## WRITTEN REQUEST
Convert the items below into a JSON list of strings with one string per line, and leave out the blank lines.

[start of TASK DATA]

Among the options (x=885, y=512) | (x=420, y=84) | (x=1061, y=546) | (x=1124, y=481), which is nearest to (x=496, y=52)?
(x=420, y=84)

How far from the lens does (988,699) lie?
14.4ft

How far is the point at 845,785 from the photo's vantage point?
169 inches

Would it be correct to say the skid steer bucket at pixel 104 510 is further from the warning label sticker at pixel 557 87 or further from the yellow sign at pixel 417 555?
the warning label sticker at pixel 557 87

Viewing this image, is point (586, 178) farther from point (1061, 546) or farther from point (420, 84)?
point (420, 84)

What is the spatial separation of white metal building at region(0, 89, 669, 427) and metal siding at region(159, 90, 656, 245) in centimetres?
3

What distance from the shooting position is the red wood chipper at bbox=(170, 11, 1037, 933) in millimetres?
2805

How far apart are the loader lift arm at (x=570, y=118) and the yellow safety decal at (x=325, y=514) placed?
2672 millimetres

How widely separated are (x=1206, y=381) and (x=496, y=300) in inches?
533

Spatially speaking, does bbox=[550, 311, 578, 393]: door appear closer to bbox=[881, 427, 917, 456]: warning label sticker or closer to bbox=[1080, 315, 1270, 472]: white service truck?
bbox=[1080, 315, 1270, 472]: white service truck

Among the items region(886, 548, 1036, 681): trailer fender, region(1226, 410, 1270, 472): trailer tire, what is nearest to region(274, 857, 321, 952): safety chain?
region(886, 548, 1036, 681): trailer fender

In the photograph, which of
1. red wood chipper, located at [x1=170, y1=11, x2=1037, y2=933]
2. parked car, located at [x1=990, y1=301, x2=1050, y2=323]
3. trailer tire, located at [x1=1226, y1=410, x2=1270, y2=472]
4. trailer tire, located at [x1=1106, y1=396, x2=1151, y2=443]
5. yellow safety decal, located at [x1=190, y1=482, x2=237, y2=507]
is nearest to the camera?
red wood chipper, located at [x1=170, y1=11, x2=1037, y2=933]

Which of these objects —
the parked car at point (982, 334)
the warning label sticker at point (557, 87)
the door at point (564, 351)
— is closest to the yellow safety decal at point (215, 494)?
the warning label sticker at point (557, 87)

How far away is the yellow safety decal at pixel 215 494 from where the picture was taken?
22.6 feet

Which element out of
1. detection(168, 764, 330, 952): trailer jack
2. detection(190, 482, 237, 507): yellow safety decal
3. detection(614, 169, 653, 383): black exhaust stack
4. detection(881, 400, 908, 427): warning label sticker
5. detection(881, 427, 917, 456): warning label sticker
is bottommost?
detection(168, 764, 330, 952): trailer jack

[end of TASK DATA]

## RESPONSE TO THE EXERCISE
[
  "Among the options (x=885, y=512) | (x=420, y=84) | (x=1061, y=546) | (x=1124, y=481), which is nearest to (x=496, y=52)?",
  "(x=420, y=84)",
  "How far from the lens does (988,699) lie?",
  "14.4ft",
  "How far is the point at 845,785 from the photo's vantage point?",
  "169 inches",
  "Would it be correct to say the skid steer bucket at pixel 104 510 is further from the warning label sticker at pixel 557 87 or further from the yellow sign at pixel 417 555?",
  "the warning label sticker at pixel 557 87",
  "Viewing this image, is point (586, 178) farther from point (1061, 546) or farther from point (420, 84)?",
  "point (420, 84)",
  "What is the spatial separation of white metal building at region(0, 89, 669, 427) and metal siding at region(159, 90, 656, 245) in centimetres?",
  "3",
  "What distance from the shooting position is the red wood chipper at bbox=(170, 11, 1037, 933) in millimetres?",
  "2805",
  "How far apart are the loader lift arm at (x=570, y=118) and the yellow safety decal at (x=325, y=514) placed?",
  "2672 millimetres",
  "How widely separated are (x=1206, y=381) and (x=496, y=300) in inches?",
  "533",
  "Spatially speaking, does bbox=[550, 311, 578, 393]: door appear closer to bbox=[881, 427, 917, 456]: warning label sticker or closer to bbox=[1080, 315, 1270, 472]: white service truck?",
  "bbox=[1080, 315, 1270, 472]: white service truck",
  "Among the items region(886, 548, 1036, 681): trailer fender, region(1226, 410, 1270, 472): trailer tire, what is nearest to region(274, 857, 321, 952): safety chain?",
  "region(886, 548, 1036, 681): trailer fender",
  "In the photograph, which of",
  "1. red wood chipper, located at [x1=170, y1=11, x2=1037, y2=933]",
  "2. parked car, located at [x1=990, y1=301, x2=1050, y2=323]",
  "3. trailer tire, located at [x1=1226, y1=410, x2=1270, y2=472]",
  "4. trailer tire, located at [x1=1106, y1=396, x2=1151, y2=443]",
  "5. yellow safety decal, located at [x1=190, y1=482, x2=237, y2=507]",
  "is nearest to the camera?",
  "red wood chipper, located at [x1=170, y1=11, x2=1037, y2=933]",
  "Which of these objects —",
  "the parked car at point (982, 334)",
  "the warning label sticker at point (557, 87)",
  "the door at point (564, 351)",
  "— is closest to the yellow safety decal at point (215, 494)?",
  "the warning label sticker at point (557, 87)",
  "How far away is the yellow safety decal at pixel 215 494 from where the picture was taken?",
  "22.6 feet",
  "Which element out of",
  "1. detection(168, 764, 330, 952): trailer jack",
  "2. detection(190, 482, 237, 507): yellow safety decal",
  "3. detection(614, 169, 653, 383): black exhaust stack",
  "4. detection(881, 400, 908, 427): warning label sticker",
  "5. detection(881, 427, 917, 456): warning label sticker",
  "is bottommost?",
  "detection(168, 764, 330, 952): trailer jack"
]